Миша знал, что после завершения официальной части ему придется разговаривать, хотя ни им, ни ему это не было в радость.
— Ну ты как? — спросил Борис, который всегда брал на себя самое трудное. Комиссары бывают двух видов: одни первыми поднимаются в бой, другие выслушивают донесения. Хорош или плох был Борис, но он поднимался первым.
— Да так как-то все, — ответил Миша, желая показать, что манера его не изменилась. Раньше еврей на вопрос отвечал вопросом, теперь цитатой.
— Работаешь?
— Проверяешь? — ответил Миша, уже как еврей.
— Имей в виду, — сказал Борис, выходя на тему в лоб, — я за исключение не голосовал, а Паша вообще не комсомолец.
— Я никого не виню.
— Пишешь?
У них в разговорах один на один принято было это мужественное немногословие, и Миша тогда любил эту манеру.
— Мало. Медбратом работаю.
— На войне пригодится.
Эти постоянные упоминания о войне начинали уже утомлять.
— Слушай, — сказал Миша, — сколько можно? Еще не началась, а уже всё списывает.
— Началась.
— Где-нибудь она идет всегда, — зло сказал Миша. — А списывает всегда у нас.
— Сам посмотришь.
Тут подошел Паша.
— А ты тоже в этой студии? — спросил он, будто не виделись со вчерашнего дня. Паша был курсом старше, они и в ИФЛИ пересекались редко, и всякое его обращение к младшим они расценивали как праздник — по крайней мере, так было принято. Люди из Поселка — так называлась улица на окраине, где стояла новая институтская общага, — были на особом счету и держались вместе, у них были свои шутки и пароли, малопонятные прочим, в особенности коренным москвичам.

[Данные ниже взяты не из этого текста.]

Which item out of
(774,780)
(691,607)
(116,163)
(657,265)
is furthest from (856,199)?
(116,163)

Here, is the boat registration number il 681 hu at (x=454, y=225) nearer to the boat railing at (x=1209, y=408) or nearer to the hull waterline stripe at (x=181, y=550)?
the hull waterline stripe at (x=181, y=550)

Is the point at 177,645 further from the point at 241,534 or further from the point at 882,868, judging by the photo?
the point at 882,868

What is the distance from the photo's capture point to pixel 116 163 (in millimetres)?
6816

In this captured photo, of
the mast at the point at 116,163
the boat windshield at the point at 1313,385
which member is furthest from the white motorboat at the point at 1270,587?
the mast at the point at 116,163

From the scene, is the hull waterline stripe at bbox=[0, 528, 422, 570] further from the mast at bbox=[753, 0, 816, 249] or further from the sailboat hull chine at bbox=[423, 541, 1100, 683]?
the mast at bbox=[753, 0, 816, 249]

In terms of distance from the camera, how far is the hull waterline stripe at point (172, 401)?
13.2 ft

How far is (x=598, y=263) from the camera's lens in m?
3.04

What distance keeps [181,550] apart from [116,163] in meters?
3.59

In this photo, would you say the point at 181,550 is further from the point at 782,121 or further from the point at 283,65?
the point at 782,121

— Я не играю, так, захаживаю.
— Кем устроился?
— Медбратом.
— К отцу?
Удивительна была эта их манера все оборачивать против того, перед кем они подспудно виноваты: Борис подозревал его в желании устроиться на войне, а Паша — в использовании отцовской крыши.
— Туда протекция не нужна, — снова вытянул Миша полюбившееся объяснение.

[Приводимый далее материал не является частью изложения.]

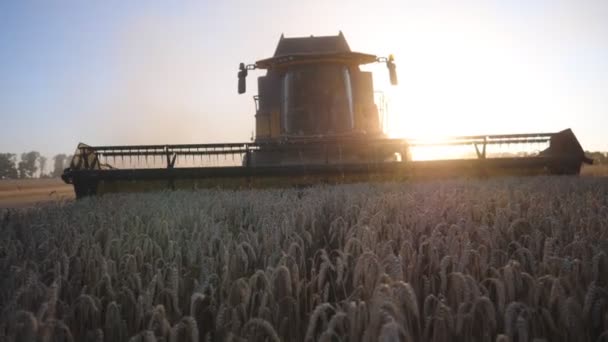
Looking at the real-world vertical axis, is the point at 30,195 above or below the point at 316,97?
below

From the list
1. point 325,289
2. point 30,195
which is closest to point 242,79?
point 325,289

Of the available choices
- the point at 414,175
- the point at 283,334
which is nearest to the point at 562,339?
the point at 283,334

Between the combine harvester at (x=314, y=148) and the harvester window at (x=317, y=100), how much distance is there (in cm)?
3

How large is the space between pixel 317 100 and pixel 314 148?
1937 millimetres

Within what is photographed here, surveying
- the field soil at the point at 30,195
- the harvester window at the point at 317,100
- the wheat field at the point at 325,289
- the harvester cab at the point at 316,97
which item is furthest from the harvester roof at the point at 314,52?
the wheat field at the point at 325,289

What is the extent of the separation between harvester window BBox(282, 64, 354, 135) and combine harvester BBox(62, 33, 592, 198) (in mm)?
26

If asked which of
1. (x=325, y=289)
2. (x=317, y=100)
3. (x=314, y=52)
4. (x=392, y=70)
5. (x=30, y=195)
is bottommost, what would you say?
(x=30, y=195)

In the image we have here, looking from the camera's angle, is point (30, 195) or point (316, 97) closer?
point (316, 97)

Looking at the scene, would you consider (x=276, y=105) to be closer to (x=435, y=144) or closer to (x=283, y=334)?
(x=435, y=144)

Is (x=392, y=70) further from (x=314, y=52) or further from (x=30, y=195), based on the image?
(x=30, y=195)

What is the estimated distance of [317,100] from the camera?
1245 cm

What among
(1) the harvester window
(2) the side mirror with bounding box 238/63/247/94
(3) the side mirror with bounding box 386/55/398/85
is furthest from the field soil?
(3) the side mirror with bounding box 386/55/398/85

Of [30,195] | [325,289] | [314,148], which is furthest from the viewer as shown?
[30,195]

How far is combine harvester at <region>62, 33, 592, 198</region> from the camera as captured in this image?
401 inches
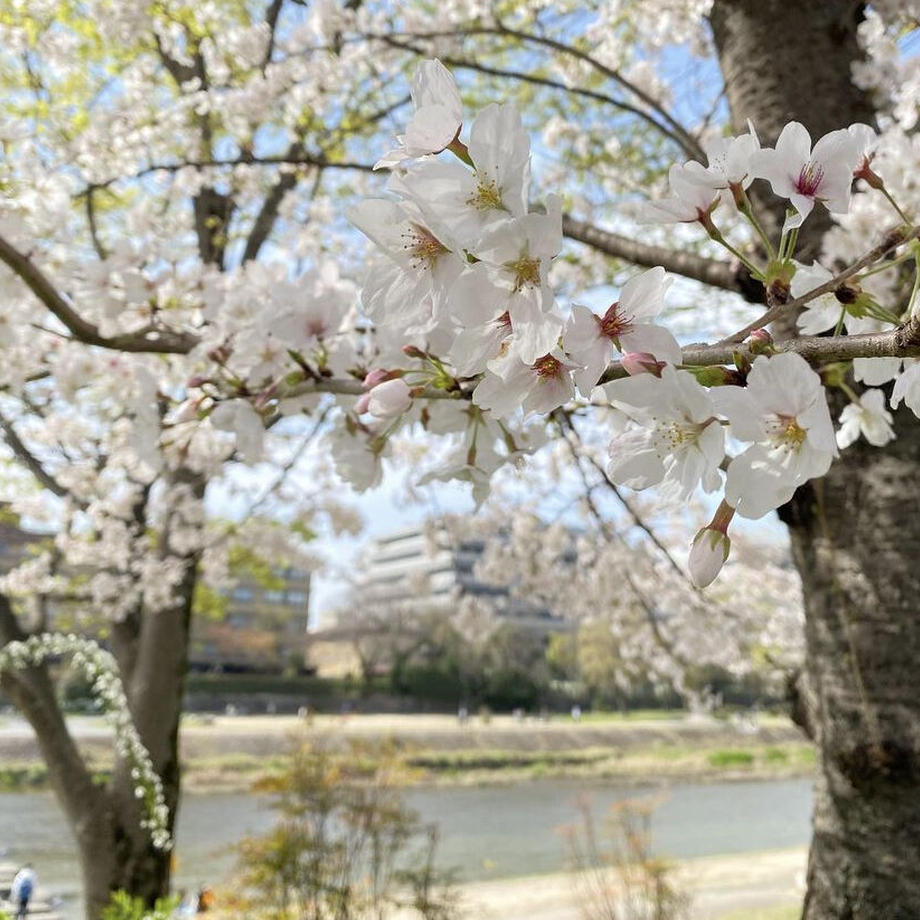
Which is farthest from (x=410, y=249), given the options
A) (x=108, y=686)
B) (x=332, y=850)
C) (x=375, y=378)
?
(x=332, y=850)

— Ты приходи весной, — сказал Паша, становясь вдруг сочувственным и почти заговорщицким. Это тоже была комиссарская манера — внезапно, сразу после несостоявшегося расстрела, предложить чаю и посвятить в тайные планы.
— Зачем?
— Мне кажется, восстановят. Они и сейчас уже остыли. В конце концов, что ты такого сделал?

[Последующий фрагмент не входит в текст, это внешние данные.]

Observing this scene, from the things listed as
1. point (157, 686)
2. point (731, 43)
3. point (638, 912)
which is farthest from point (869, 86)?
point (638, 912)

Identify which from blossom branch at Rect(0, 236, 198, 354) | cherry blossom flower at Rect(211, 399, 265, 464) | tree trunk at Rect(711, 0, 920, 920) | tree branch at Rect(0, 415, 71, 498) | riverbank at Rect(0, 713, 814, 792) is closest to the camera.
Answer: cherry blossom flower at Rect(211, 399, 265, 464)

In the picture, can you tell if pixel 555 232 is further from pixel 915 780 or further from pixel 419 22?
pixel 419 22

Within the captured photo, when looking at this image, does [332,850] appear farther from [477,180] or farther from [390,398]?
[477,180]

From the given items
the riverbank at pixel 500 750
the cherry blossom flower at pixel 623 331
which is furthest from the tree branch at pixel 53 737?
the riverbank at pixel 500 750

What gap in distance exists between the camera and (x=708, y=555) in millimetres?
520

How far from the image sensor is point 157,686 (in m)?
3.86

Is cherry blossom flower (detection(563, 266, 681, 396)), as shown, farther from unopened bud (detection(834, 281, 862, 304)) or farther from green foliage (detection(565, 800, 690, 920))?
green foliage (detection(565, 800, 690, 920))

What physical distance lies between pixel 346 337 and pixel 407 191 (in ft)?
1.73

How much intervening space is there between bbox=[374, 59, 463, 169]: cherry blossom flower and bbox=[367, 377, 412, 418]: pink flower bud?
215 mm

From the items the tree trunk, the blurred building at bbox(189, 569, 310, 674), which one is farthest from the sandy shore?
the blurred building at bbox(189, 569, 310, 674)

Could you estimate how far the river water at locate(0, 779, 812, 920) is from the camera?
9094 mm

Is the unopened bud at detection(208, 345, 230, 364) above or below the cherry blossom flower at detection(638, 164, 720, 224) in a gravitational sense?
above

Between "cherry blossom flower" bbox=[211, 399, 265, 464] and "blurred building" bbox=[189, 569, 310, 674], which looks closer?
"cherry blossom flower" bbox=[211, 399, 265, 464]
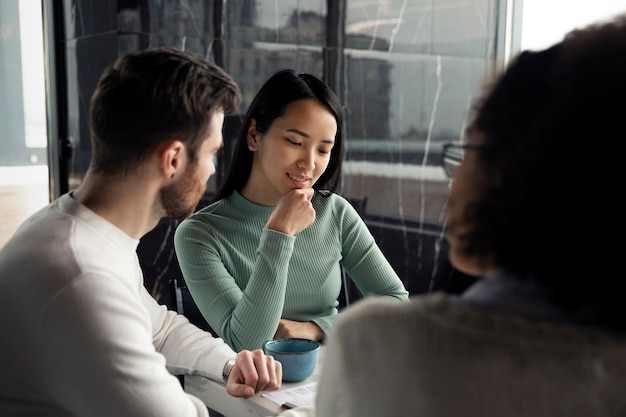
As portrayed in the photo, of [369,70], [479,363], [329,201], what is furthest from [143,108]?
[369,70]

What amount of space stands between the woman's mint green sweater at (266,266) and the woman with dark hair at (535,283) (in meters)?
0.96

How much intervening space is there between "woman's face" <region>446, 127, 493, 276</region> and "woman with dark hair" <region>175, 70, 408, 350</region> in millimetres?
926

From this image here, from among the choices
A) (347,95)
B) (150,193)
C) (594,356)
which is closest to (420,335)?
(594,356)

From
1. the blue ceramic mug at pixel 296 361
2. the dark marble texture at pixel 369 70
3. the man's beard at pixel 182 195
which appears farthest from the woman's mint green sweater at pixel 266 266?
the dark marble texture at pixel 369 70

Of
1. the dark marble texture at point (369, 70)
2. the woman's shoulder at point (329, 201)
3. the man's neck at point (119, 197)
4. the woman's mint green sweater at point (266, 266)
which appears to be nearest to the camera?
the man's neck at point (119, 197)

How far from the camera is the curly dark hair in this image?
0.58 m

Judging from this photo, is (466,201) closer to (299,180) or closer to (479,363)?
(479,363)

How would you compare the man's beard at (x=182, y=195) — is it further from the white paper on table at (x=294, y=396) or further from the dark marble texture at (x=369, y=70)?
the dark marble texture at (x=369, y=70)

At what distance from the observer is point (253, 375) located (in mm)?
1247

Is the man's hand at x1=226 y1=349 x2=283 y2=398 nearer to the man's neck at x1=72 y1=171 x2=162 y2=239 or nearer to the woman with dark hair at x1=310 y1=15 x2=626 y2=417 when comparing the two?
the man's neck at x1=72 y1=171 x2=162 y2=239

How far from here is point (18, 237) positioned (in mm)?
1062

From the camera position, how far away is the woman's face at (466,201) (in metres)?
0.67

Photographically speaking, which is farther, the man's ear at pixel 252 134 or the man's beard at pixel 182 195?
the man's ear at pixel 252 134

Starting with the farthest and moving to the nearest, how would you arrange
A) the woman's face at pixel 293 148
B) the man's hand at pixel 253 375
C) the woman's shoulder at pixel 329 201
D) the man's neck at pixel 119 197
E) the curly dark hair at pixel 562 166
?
the woman's shoulder at pixel 329 201 → the woman's face at pixel 293 148 → the man's hand at pixel 253 375 → the man's neck at pixel 119 197 → the curly dark hair at pixel 562 166
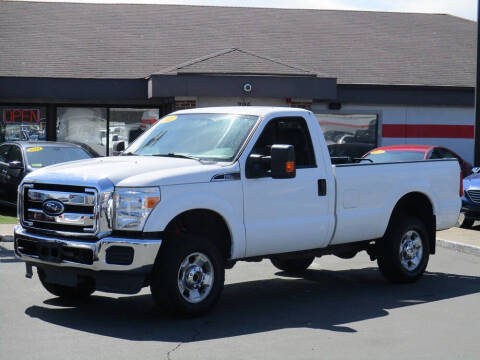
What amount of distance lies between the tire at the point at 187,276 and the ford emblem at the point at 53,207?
1.03m

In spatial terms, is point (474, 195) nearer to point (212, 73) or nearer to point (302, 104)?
point (302, 104)

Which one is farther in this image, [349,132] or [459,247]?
[349,132]

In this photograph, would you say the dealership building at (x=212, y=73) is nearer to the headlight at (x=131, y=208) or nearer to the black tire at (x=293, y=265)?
the black tire at (x=293, y=265)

— А Валя тоже ушла, — сказал вдруг Борис. — Еще в ноябре.
— Я в курсе.
— Откуда?
— Виделись тут, — сказал Миша, предвкушая сенсацию, и сенсация произошла.
— Не убил? — поинтересовался Сергей, который подошел и слушал молча.
— Если б убил, меня бы уж точно исключили из комсомола. И ты бы об этом знал.
Сергей хохотнул — вообще был смешлив.